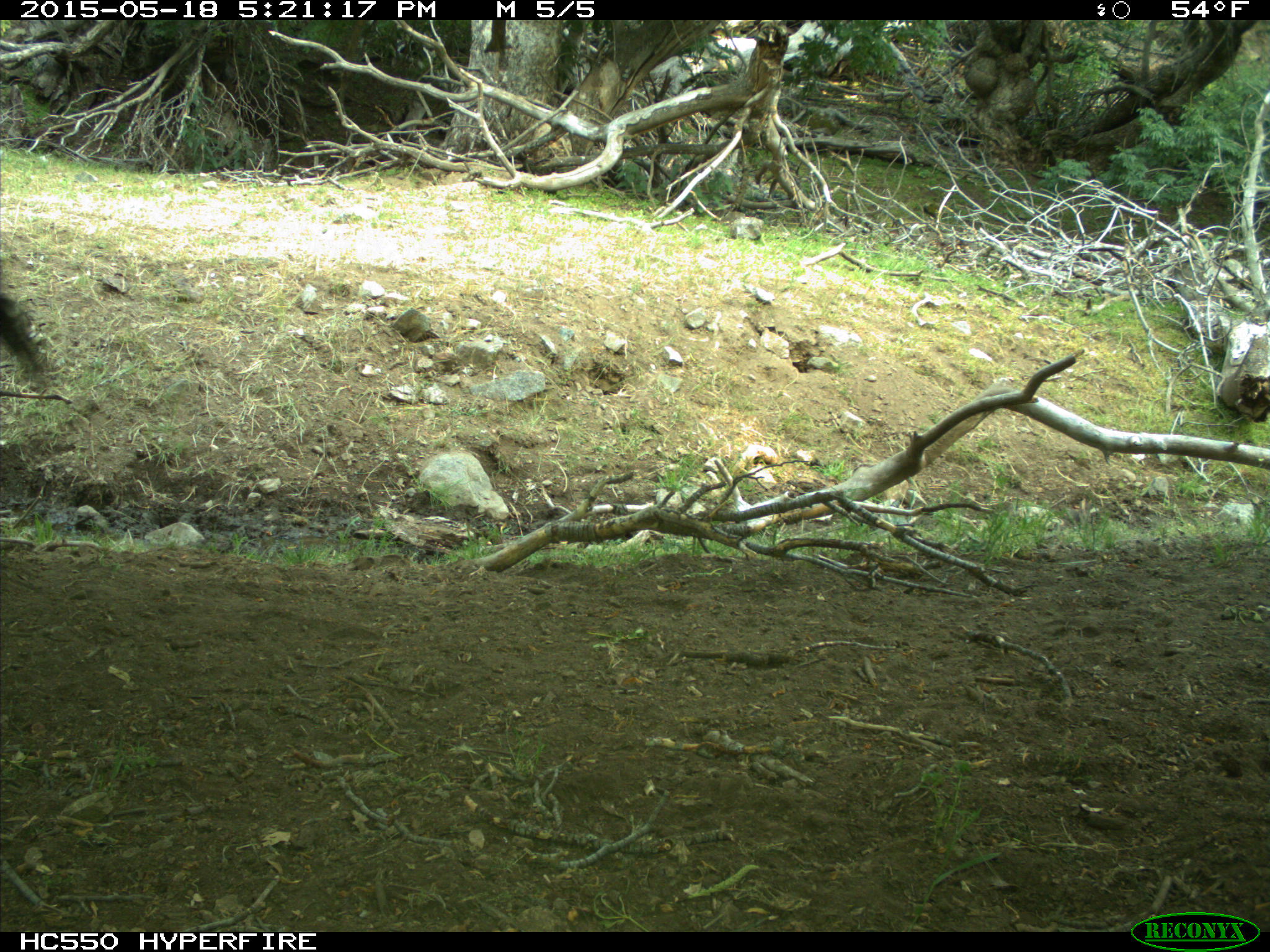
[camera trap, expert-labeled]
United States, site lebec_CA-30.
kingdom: Animalia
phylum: Chordata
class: Mammalia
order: Artiodactyla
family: Bovidae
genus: Bos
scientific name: Bos taurus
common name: domestic cow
Bos taurus (domestic cow).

----------------

### EXERCISE GOAL
Transcribe all of the entries word for word, but skip any pictures they contain.

### SOLUTION TO THE EXERCISE
[camera trap, expert-labeled]
United States, site lebec_CA-30.
kingdom: Animalia
phylum: Chordata
class: Mammalia
order: Artiodactyla
family: Bovidae
genus: Bos
scientific name: Bos taurus
common name: domestic cow
Bos taurus (domestic cow).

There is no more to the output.